Contohnya adalah beredarnya video sejumlah anggota satuan polisi pamong praja (Satpol PP) di Kabupaten Garut, Jawa Barat yang memberikan dukungan kepada calon wakil presiden Gibran Rakabuming Raka. Dalam video yang beredar, tampak para anggota Satpol PP itu ada di sebuah ruangan.
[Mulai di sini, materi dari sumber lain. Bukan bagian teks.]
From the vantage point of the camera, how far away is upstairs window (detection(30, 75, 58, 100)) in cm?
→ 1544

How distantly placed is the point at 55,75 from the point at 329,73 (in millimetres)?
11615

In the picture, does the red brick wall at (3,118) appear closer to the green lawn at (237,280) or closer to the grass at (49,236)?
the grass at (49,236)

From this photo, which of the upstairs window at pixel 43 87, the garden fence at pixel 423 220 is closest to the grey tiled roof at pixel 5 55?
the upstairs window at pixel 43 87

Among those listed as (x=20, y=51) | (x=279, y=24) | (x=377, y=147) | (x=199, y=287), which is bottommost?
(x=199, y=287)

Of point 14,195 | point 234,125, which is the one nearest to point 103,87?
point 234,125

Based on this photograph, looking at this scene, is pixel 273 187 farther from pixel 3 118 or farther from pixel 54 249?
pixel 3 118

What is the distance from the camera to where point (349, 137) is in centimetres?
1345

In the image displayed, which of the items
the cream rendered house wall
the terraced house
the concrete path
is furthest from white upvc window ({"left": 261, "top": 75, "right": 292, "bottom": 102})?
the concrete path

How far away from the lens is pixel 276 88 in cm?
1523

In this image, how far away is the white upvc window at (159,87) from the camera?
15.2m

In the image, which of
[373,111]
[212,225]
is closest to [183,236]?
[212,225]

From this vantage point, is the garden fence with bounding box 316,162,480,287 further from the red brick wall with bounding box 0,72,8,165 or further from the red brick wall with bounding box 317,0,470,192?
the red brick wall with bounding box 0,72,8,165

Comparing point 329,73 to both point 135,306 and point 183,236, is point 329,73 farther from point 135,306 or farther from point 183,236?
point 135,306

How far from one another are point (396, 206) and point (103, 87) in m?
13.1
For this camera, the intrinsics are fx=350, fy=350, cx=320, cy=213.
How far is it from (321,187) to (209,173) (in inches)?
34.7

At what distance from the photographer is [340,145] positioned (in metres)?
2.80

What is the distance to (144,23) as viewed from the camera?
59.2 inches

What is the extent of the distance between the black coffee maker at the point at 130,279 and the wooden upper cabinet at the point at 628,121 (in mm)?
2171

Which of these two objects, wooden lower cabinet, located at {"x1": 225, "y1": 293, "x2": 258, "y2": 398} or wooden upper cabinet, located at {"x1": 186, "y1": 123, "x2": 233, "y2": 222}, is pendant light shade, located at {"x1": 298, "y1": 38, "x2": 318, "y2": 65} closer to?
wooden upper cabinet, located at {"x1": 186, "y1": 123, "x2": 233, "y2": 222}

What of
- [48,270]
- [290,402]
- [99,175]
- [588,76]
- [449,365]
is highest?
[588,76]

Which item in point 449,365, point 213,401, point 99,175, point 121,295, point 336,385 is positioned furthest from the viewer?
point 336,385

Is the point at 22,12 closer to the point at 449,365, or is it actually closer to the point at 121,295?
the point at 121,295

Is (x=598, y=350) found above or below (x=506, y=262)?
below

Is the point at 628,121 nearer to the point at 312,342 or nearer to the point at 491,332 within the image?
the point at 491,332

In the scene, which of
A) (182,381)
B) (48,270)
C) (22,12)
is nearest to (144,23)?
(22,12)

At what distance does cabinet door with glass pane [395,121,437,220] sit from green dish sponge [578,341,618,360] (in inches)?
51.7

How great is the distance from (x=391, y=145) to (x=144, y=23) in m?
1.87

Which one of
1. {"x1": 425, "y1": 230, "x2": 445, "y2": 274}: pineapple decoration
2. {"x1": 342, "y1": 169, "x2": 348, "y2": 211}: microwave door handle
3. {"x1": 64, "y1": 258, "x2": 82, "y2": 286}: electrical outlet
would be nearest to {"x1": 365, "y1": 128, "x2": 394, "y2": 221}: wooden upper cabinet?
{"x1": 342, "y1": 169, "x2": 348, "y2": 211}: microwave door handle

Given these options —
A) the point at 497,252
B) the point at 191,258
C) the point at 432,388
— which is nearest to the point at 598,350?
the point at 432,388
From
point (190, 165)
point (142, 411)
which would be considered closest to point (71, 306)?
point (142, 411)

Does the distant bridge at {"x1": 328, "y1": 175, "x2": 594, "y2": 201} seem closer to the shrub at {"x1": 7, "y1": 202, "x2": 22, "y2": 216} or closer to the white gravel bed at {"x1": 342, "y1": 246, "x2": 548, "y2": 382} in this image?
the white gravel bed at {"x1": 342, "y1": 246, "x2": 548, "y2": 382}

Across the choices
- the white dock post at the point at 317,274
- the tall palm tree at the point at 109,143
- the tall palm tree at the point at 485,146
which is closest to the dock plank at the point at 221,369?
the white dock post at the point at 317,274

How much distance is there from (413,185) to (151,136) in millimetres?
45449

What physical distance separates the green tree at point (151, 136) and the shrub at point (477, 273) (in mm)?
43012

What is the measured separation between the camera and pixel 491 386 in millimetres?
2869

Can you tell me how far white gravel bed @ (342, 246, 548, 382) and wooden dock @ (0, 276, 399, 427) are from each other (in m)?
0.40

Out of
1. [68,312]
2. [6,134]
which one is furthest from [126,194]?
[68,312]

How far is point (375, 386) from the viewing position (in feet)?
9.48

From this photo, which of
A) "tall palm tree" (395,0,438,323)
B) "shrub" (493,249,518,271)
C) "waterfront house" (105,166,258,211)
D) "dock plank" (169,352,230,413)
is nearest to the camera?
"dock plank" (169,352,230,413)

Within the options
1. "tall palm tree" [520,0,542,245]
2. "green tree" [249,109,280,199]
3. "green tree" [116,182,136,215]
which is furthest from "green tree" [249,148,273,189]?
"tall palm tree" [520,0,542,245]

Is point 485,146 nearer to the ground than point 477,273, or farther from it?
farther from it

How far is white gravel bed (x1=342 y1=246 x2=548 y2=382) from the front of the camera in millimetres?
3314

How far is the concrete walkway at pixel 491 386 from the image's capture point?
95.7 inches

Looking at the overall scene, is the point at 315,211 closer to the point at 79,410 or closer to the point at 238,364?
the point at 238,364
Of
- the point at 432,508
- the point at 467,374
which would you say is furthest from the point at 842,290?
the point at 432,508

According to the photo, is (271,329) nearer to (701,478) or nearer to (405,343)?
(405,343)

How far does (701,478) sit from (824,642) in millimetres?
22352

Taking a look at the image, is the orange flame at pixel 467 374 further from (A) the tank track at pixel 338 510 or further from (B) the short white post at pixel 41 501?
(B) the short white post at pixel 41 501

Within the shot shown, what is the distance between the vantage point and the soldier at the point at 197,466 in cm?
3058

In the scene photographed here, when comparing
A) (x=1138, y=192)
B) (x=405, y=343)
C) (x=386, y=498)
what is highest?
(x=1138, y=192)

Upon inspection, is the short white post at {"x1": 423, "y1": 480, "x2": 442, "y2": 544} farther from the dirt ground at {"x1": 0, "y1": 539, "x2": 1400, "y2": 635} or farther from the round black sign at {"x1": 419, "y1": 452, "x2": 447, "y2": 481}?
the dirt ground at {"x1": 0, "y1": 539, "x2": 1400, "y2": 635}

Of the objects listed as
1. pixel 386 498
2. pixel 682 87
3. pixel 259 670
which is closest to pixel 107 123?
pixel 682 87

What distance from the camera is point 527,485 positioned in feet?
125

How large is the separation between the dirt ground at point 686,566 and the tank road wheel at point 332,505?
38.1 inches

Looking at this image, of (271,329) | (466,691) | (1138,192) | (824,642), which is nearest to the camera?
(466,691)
Sambil memegang foto Gibran sebagai salah satu kandidat wakil presiden, mereka menyerukan dukungan bagi cawapres nomor urut 2 itu dalam Pemilu 2024 (“Pelanggaran Menggerus Kepercayaan pada Pemilu”, Kompas, 4 Januari 2024).
Kemudian beredar foto sejumlah ASN Pemerintah Kota Bekasi, Jabar, yang memamerkan jersei bernomor punggung 2. Hal itu dinilai sebagai bentuk dukungan kepada calon presiden-calon wakil presiden nomor urut 2, Prabowo Subianto-Gibran Rakabuming Raka (“Bawaslu Maluku Lanjutkan Proses Dugaan Pelanggaran Kampanye Gibran”, Kompas, 16 Januari 2024).
Terbaru, kegiatan kampanye Gibran di Kota Ambon dan Kabupaten Maluku Tengah. Dalam pertemuan di sebuah hotel, kegiatan putra Presiden Joko Widodo ini turut dihadiri puluhan raja dari beberapa wilayah adat Maluku. Sejumlah tokoh adat tersebut diduga juga memegang jabatan pemerintahan, yakni kepala desa.
Senyatanya, netralitas aparat penyelenggara negara dalam pemilu sudah diatur dalam undang-undang. Pasal 280 Undang-Undang Nomor 7 Tahun 2017 tentang Pemilu menyebutkan bahwa ASN, anggota TNI dan Polri, kepala desa, perangkat desa, serta anggota badan permusyawaratan desa dilarang menjadi pelaksana atau tim kampanye pemilu. Larangan yang sama juga ditujukan bagi pejabat negara, pejabat struktural, dan pejabat fungsional pada lembaga di tingkat pemerintahan pusat, seperti Mahkamah Agung, Mahkamah Konstitusi, Badan Pemeriksa Keuangan, dan Bank Indonesia.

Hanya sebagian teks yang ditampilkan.